3. Placement of the Scleral Buckle:
- A silicone buckle (usually a sponge or ban is selected based on the size of the detachment and is sutured around the equator of the eye.
- The buckle is placed strategically to indent the sclera and push the retina against the retinal pigment epithelium (RPE), thereby sealing the break and supporting the reattachment.
4. Drainage of Subretinal Fluid:
- Subretinal fluid is drained if necessary by creating a small retinal puncture at the site of the break to allow the fluid to drain into the vitreous cavity.
5. Closing the Incision:
- The conjunctiva is closed with absorbable sutures.
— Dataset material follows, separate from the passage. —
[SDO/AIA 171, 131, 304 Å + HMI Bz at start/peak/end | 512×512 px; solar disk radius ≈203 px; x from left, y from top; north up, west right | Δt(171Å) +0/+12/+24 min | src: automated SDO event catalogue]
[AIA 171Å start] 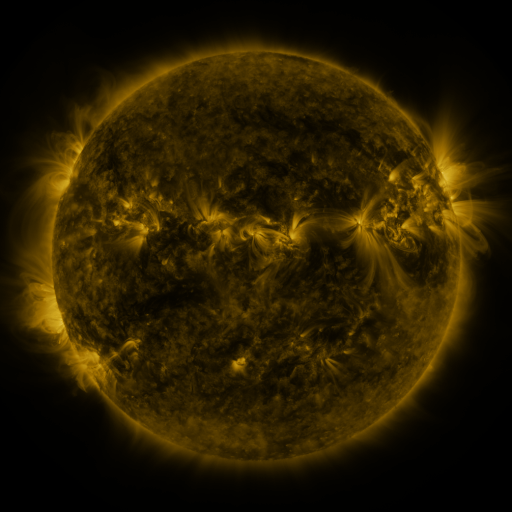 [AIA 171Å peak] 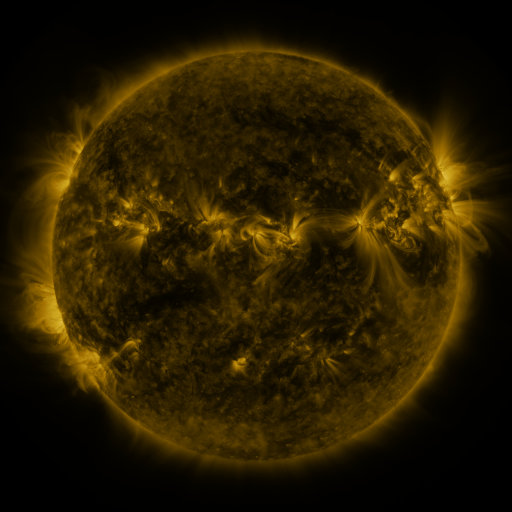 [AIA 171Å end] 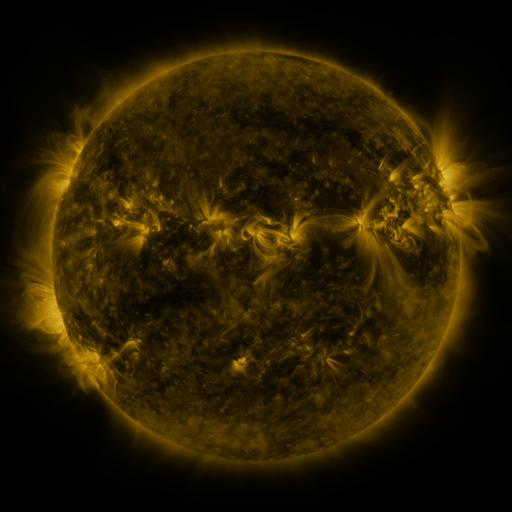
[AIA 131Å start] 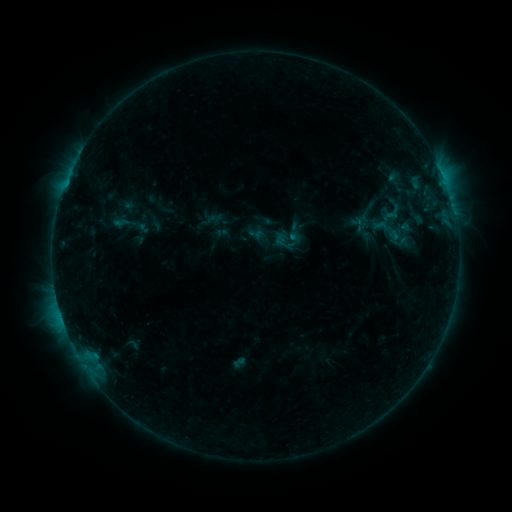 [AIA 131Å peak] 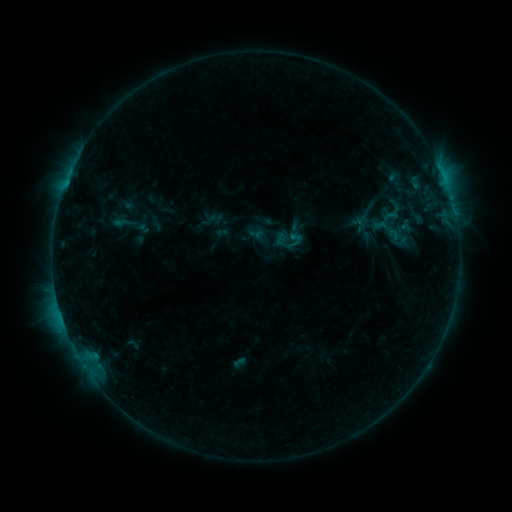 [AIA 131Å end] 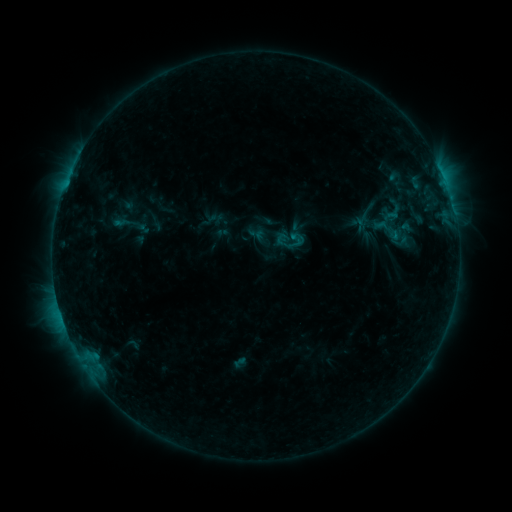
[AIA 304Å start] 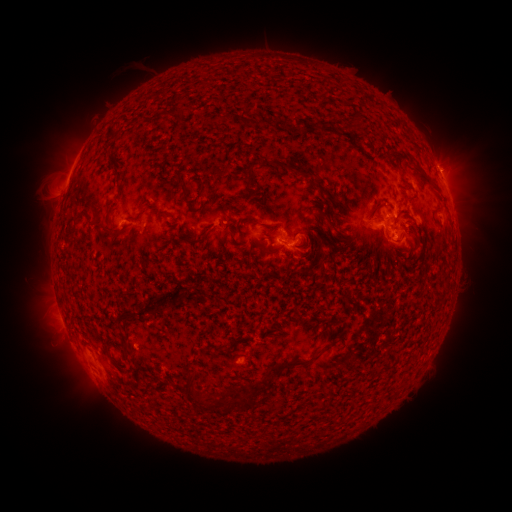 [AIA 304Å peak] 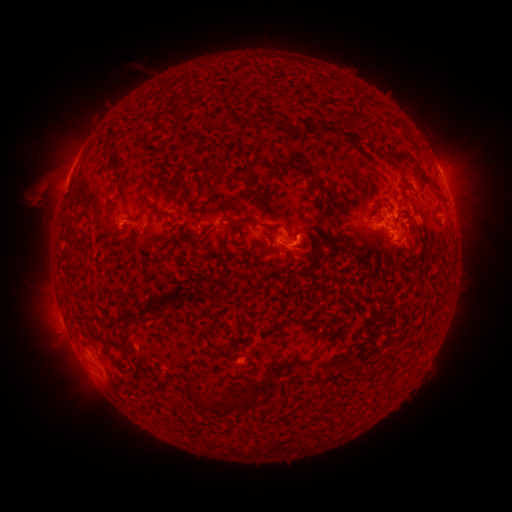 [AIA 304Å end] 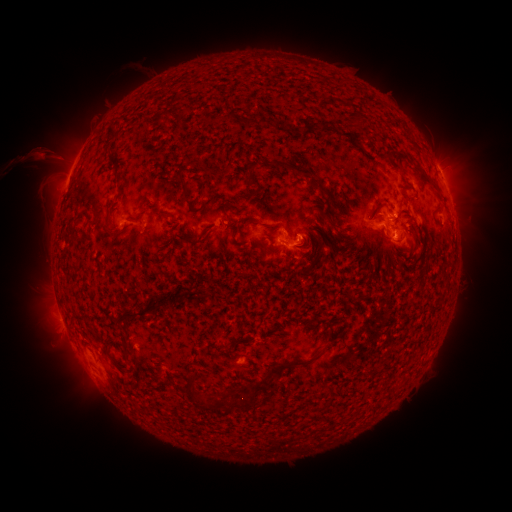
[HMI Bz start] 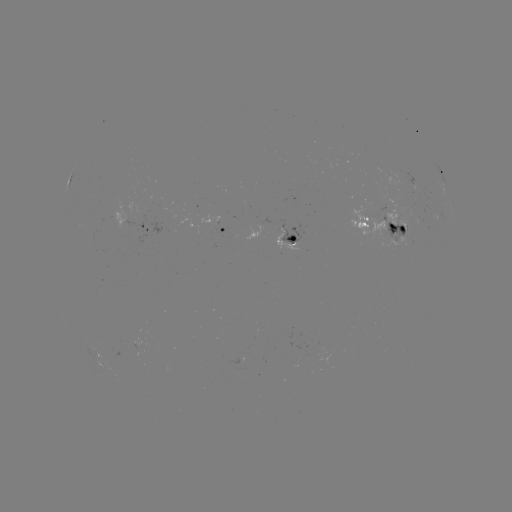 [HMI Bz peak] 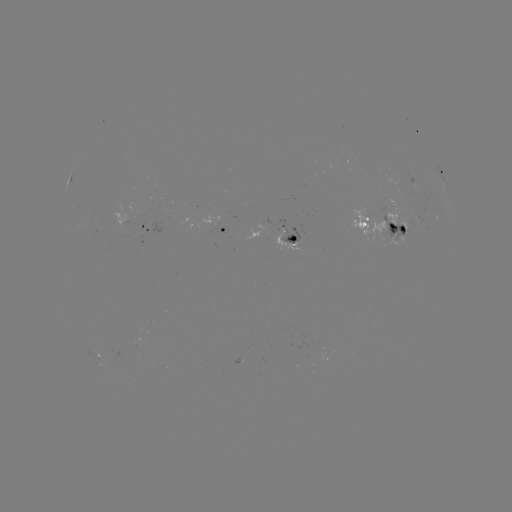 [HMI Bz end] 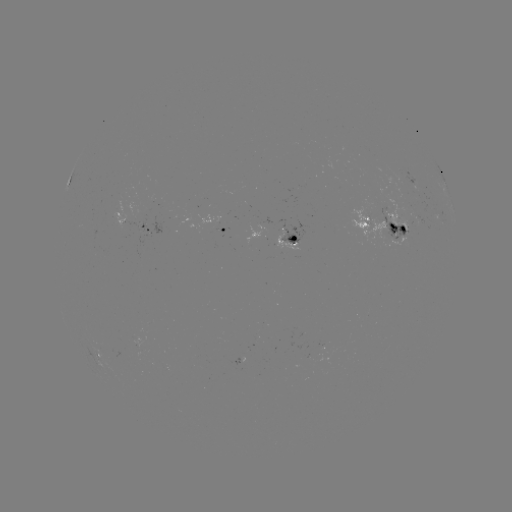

- The eye is typically left with a gas bubble or, in some cases, a silicone oil tamponade if there is concern about maintaining retinal attachment.
6. Postoperative Care:
- The patient is monitored for complications such as intraocular infection or increased intraocular pressure.
- Positioning: The patient is often advised to maintain a specific head position to keep the gas bubble in place.
- Follow-up: Regular follow-up visits are scheduled to monitor for recurrence of the detachment and assess for complications.